Ensuring the development of advanced AI is safe is essential for harnessing the extraordinary opportunities of AI. The UK government is therefore prepared to put significant investment behind the AI Safety Institute over the coming decade. With the initial £100 million investment in the Frontier AI Taskforce, the UK is providing more funding for AI safety than any other country in the world. The Institute will be backed with a continuation of the Taskforce’s 2024 to 2025 funding as an annual amount for the rest of this decade, subject to it demonstrating the continued requirement for that level of public funds. This will be funded as part of the government’s record investment into R&D, which next year will have increased to £20 billion.

Definitions

There is debate and disagreement relating to several key terms used in this document. For the purpose of this document, we are using the following working definitions:

  • Artificial Intelligence: The theory and development of computer systems able to perform tasks normally requiring human intelligence, such as visual perception, speech recognition, decision-making, and translation between languages. Modern AI is usually built using machine learning algorithms. The algorithms find complex patterns in data which can be used to form rules.

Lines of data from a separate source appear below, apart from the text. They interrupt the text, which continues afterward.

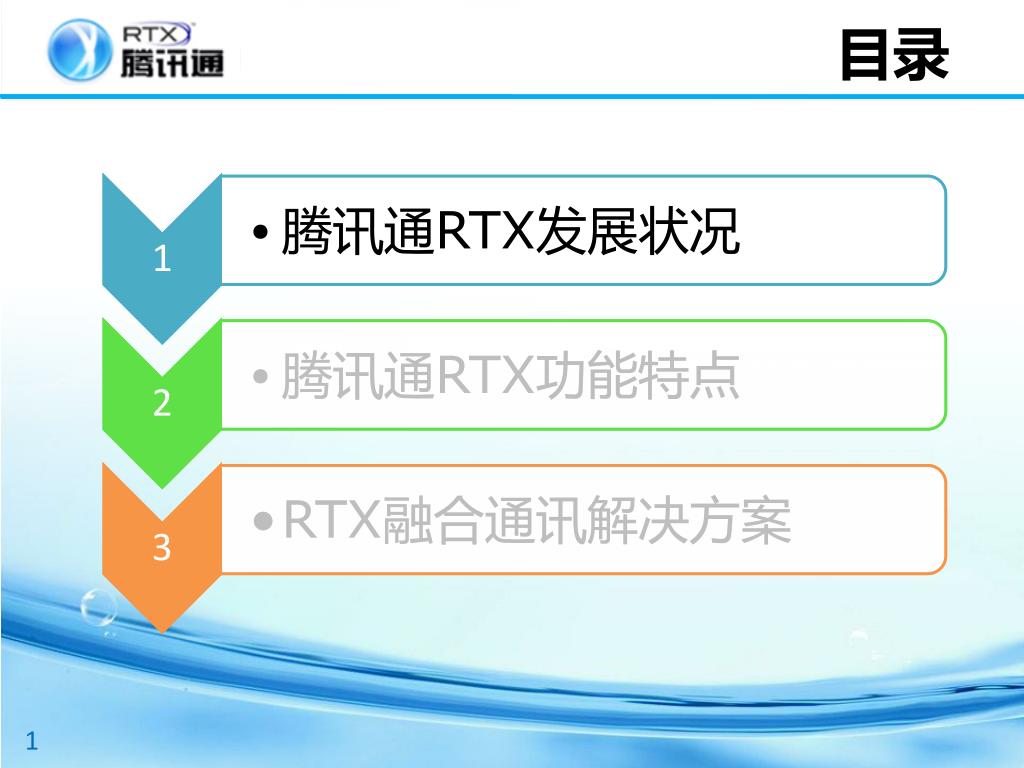 RTX
腾讯通

目录

1
• 腾讯通RTX发展状况

2
• 腾讯通RTX功能特点

3
• RTX融合通讯解决方案

1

  • Machine Learning: Algorithms that allow computers to recognise patterns in data, understanding the relationship between the data they are given and the problem the algorithm designer is trying to solve, without the rules having to be explicitly programmed by a human. Machine Learning is a sub-field of AI.

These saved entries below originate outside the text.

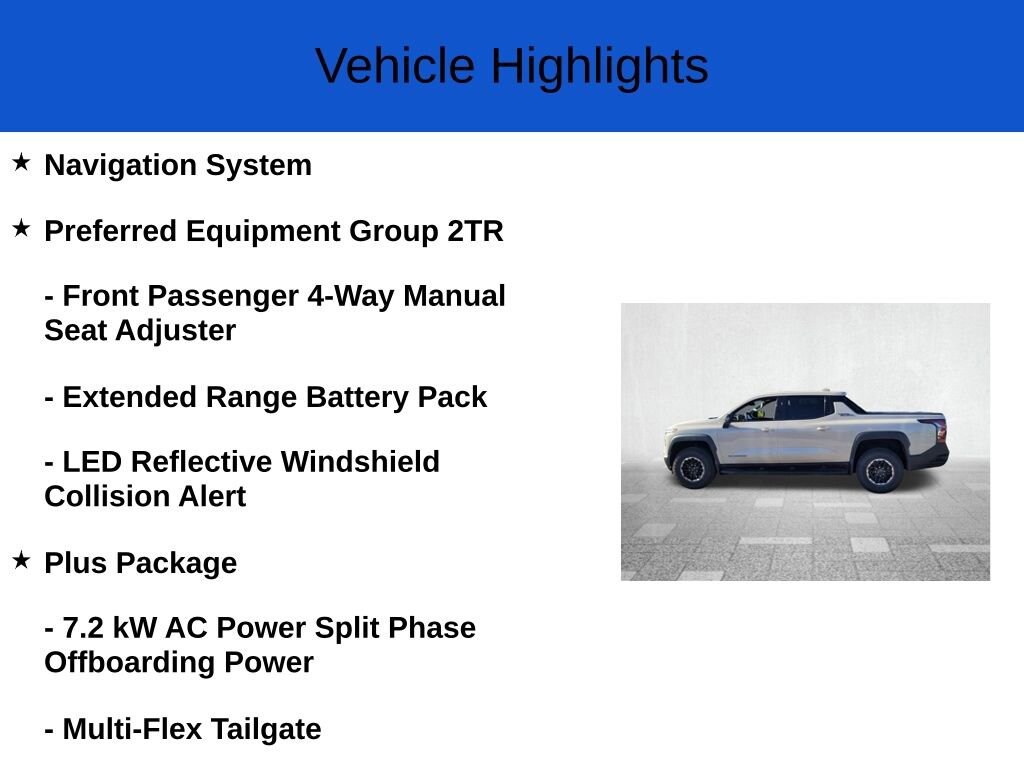 Vehicle Highlights

★ Navigation System

★ Preferred Equipment Group 2TR

- Front Passenger 4-Way Manual Seat Adjuster

- Extended Range Battery Pack

- LED Reflective Windshield Collision Alert

★ Plus Package

- 7.2 kW AC Power Split Phase Offboarding Power

- Multi-Flex Tailgate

  • AI system: The complete hardware and software setup through which one or more machine learning models is developed, deployed and/or made available to downstream users.
  • Advanced/frontier AI: The terms ‘advanced AI’ and ‘frontier AI’ are contested. The intention of this document, where both terms are used, is to capture the cutting edge of technological advancement in AI – therefore offering the most opportunities but also presenting new risks. The scope of the AI Safety Institute includes both highly capable general-purpose AI models and narrow AI that is designed to perform a specific task, if the narrow system has high potential for harm. This matches the scope of the 2023 Global AI Safety Summit. Ahead of the government’s response to the AI Regulation White Paper, we intend to work to define terms more clearly in the context of fast-paced research developments.
  • AI safety: The understanding, prevention, and mitigation of harms from AI. These harms could be deliberate or accidental; caused to individuals, groups, organisations, nations or globally; and of many types, including but not limited to physical, psychological, social, or economic harms.
  • AI security: Protecting AI models and systems containing AI components from attacks by malicious actors that may result in the disruption of, damage to, theft of, or unauthorised leaking of information about those systems and/or their related assets. This encompasses protecting AI systems from standard cybersecurity threats as well as those arising from novel vulnerabilities associated with AI workflows and supply chains (known as adversarial machine learning).
  • Sociotechnical: Considering both technical and social aspects of an issue, and their interactions. For example, advanced AI systems can contain and magnify biases ingrained in the data they are trained on, or cheaply generate realistic content which can falsely portray people and events, with a risk of lowering societal trust in true information. Likewise, measures to improve safety, such as evaluating bias in AI systems or establishing a red teaming network, require multidisciplinary expertise beyond the technical.
  • Evaluations: Systematic assessments of an AI system’s safety-relevant properties. This does not constitute a pass/fail test or mandates conditions for deployment, but aims to improve understanding of the system’s capabilities, behaviours, and safeguards.